審判書の13頁以下では、世界保健機構(WHO)、国連人権高等弁務官、日本学術会議、GID学会らの状況を無批判に記載している。申立人側の主張そのままであろう。逆にこの数年間の先行した国々では女性スぺースでの事件など大きく混乱していること、イギリスが正常化に舵を切ったこと、米国では州により大きく方向性が異なり混乱していること、国際水泳連盟や世界陸連で女子スポーツ選手権の参加資格につき、大きく変更したことなどを知らないからか、検討しないままの決定であることが明確になっている。
審判書の15頁では、この6月の「性的指向及びジェンダーアイデンティティの多様性に関する国民の理解の増進に関する法律」(以下「理解増進法」という。)の成立をもって、家庭裁判所の当該判断を含めて理解されていくがごとく記載している。
しかし、理解増進法は「性の多様性」についての理解の増進であって、「性別が多様である」とかその理解の増進の趣旨は一切示されていない。成立した法案を企図した議員らにあって、特例法の手術要件が理解増進法の趣旨からすると抵触するかもしれないとかも検討を要するといった説明も議論も一切ない。理解増進法は、特例法と矛盾しないものとして成立したのである。したがって、御庁のこの考え方は、理解増進法の趣旨を誤解または歪曲しているものと言う外はない。

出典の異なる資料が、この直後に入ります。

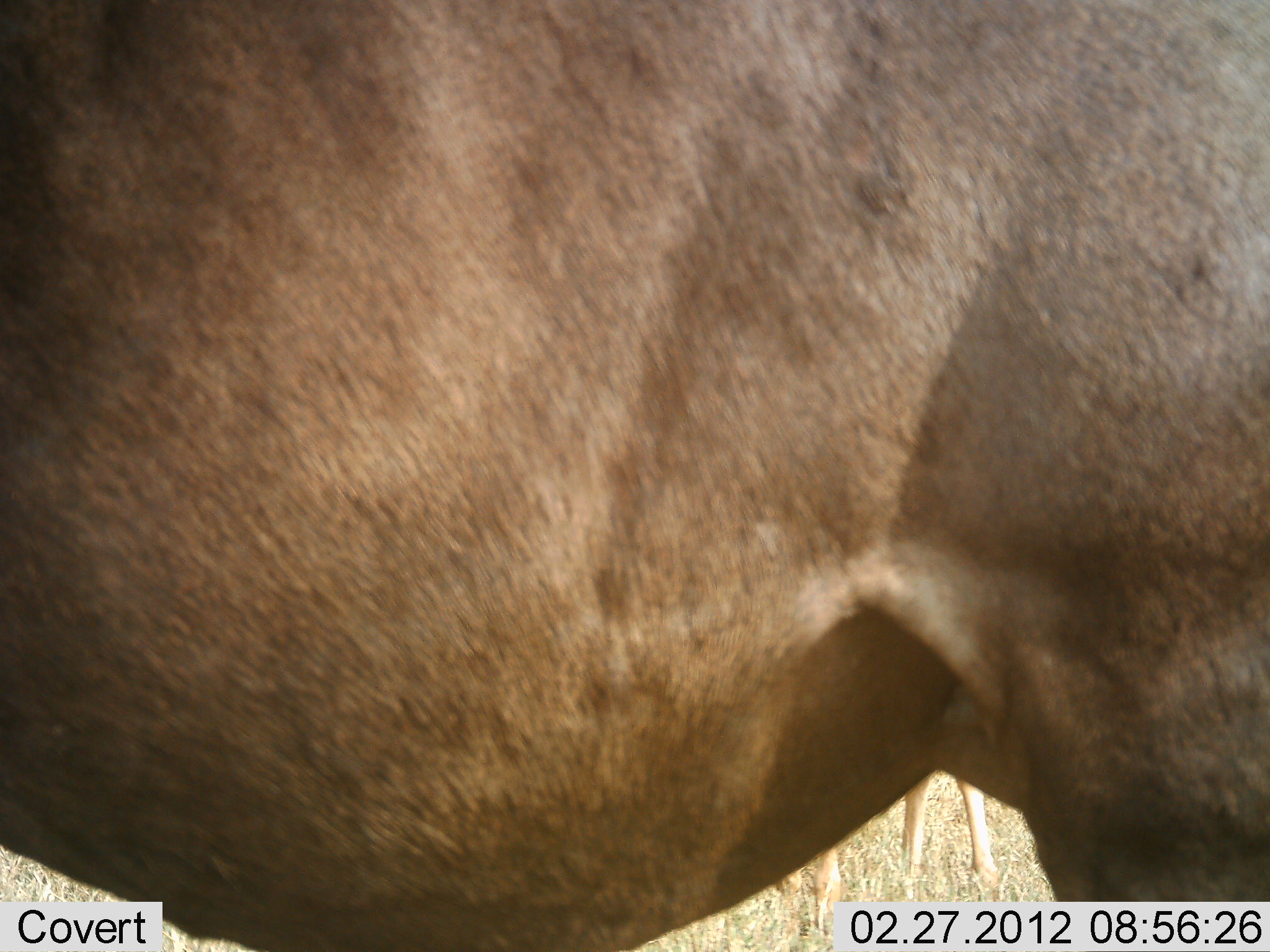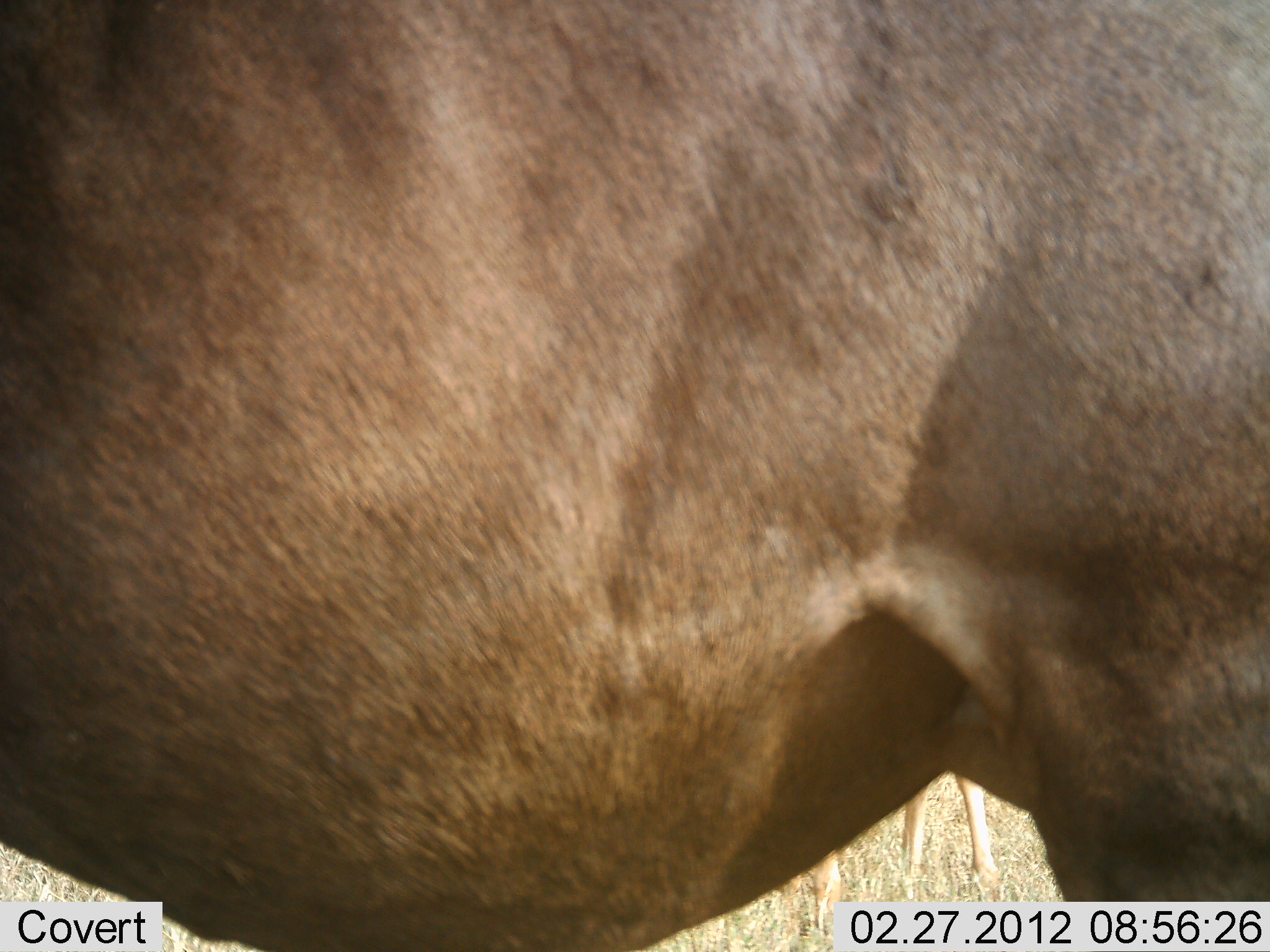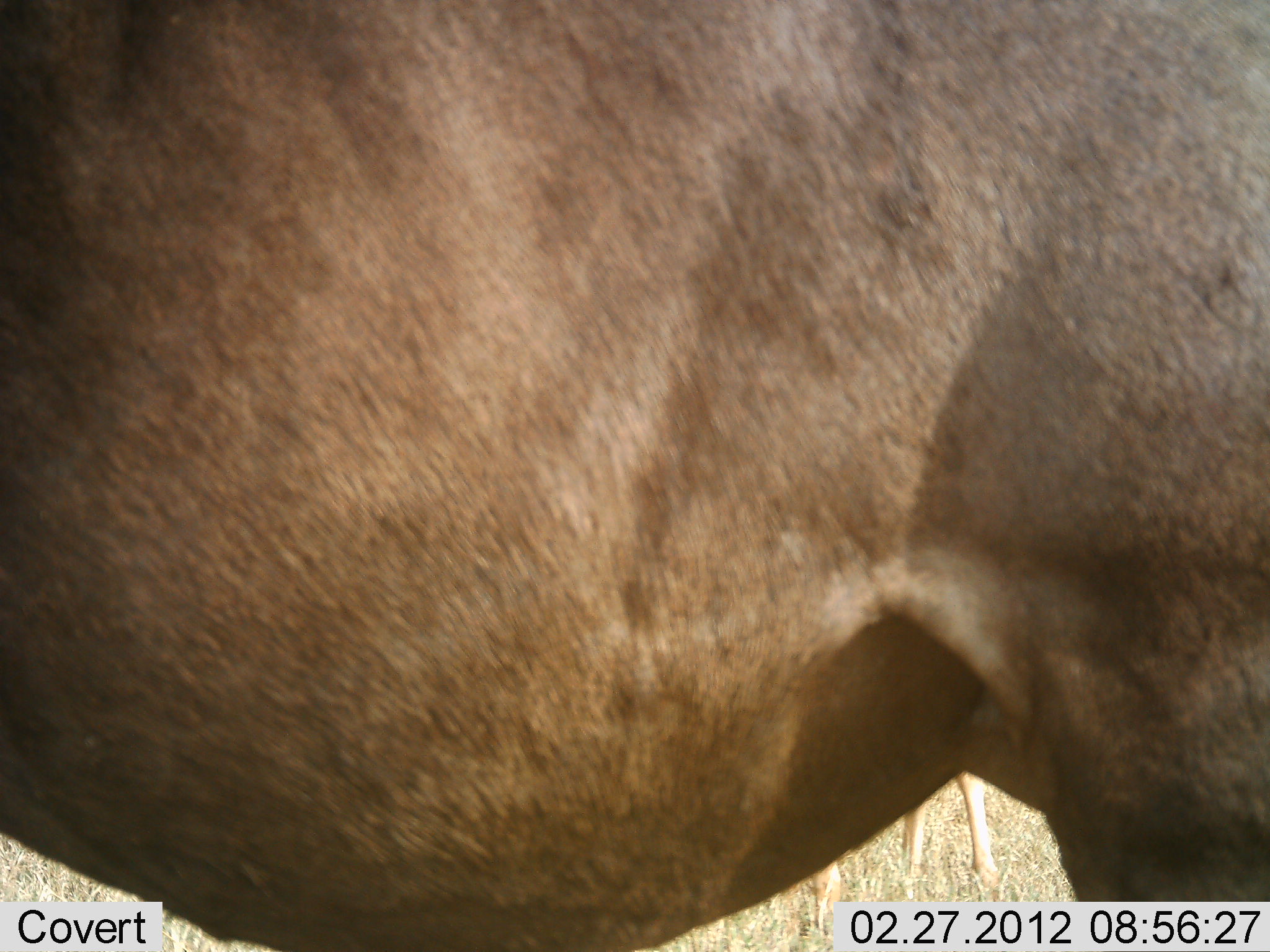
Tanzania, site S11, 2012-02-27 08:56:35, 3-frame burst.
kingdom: Animalia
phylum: Chordata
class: Mammalia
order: Artiodactyla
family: Bovidae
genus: Connochaetes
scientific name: Connochaetes taurinus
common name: blue wildebeest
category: wildebeest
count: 1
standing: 100%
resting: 0%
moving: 0%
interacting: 0%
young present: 0%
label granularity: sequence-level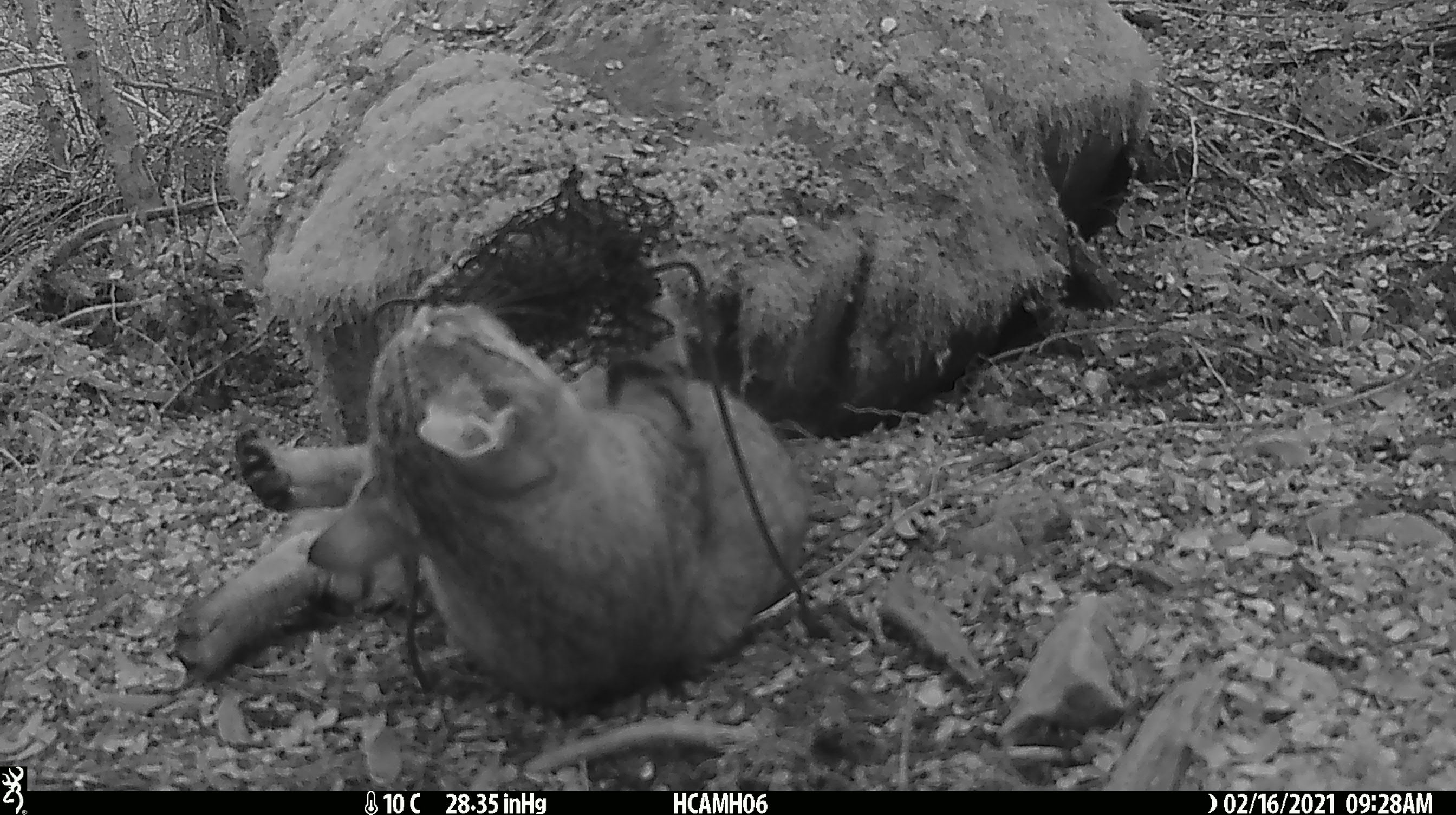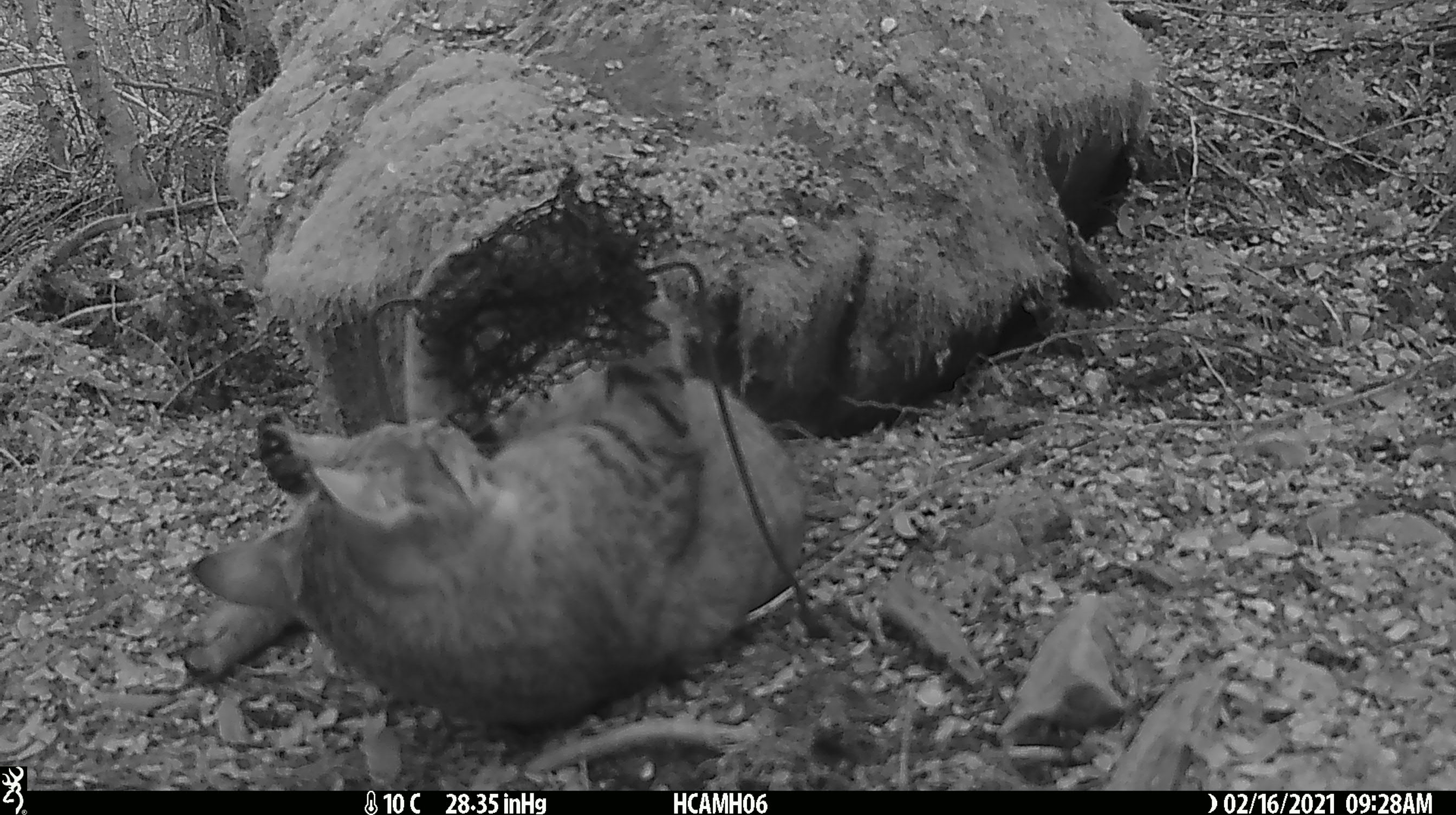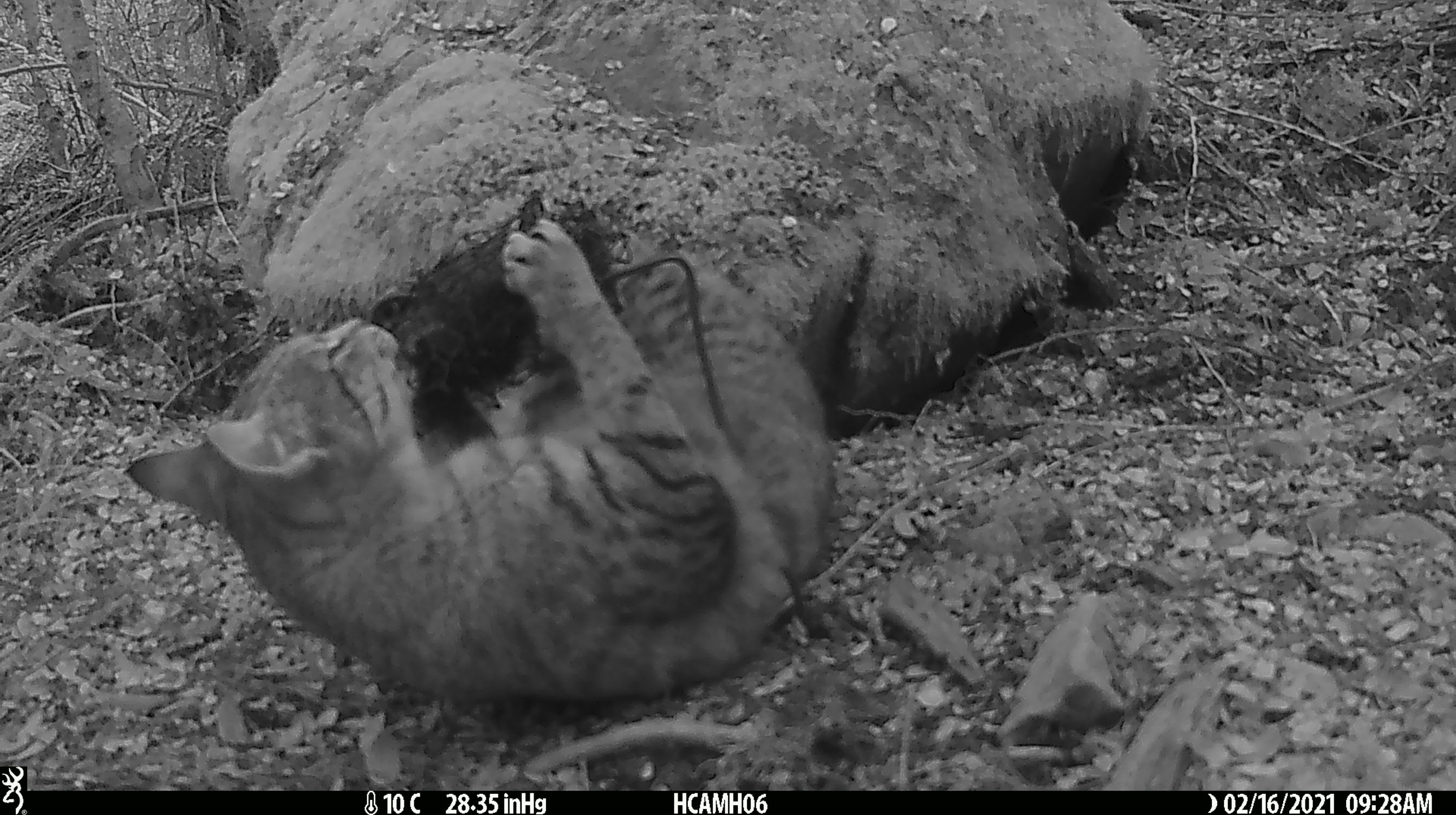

3 このような審判内容の失礼ながらあまりのお粗末さから、通例は相手方が、最高裁判例と異なるとして当然高等裁判所に上訴してくるものであるが、上訴する人は今、いない。相手方がおらず、申立人側の主張立証のみの場にて御庁は判断した。名前や氏の変更と同じく、特例法に基づく性別取扱いの変更の裁判は、国などを被告とするものではないから適法ではありこのまま確定する可能性が高いものではある。制度上の欠陥である。
しかし、最高裁判所はもちろん、家庭裁判所がこのような状態のままに違憲とする判断をして良いはずもない。いやしくも法律、それも2003年(平成15年)当時、全会派一致で成立した法律の中核的な部分について違憲かどうかを判断するという重大問題であるのに、相手方がいないことから何らの反論もなく、国が関与しないままに判断されて良いはずもない。
それは、違憲立法審査権を規定した日本国憲法の予定を超えるものであるばかりでなく、法律を定め国権の最高機関である国会の権威を軽視しており、司法の暴走と言う外はない。

4 家事事件手続法の参加規定は国が利害関係人として参加することを予想した条文ではないが、それを禁止する規定もない。最高裁の事案は既に9月27日、大法廷での弁論がされてしまったがまだ決定は出ていない。御庁の事案は10月11日に審判を下しており、高裁への抗告(上訴)ということとなるが、その前提として今から参加申出を認めることができるのかという論点までもあるが、現在の判例に反した決定をこのまま確定させて良いはずもない。
よって、御庁は、国から参加申出と抗告状があった時はこれを有効なものとした直ちに対応すべきである。

ここに冒頭の審判決定につき強く抗議し、また国から参加申出があったときはこれを認め、その抗告を適法なものだとして取り扱うよう求める。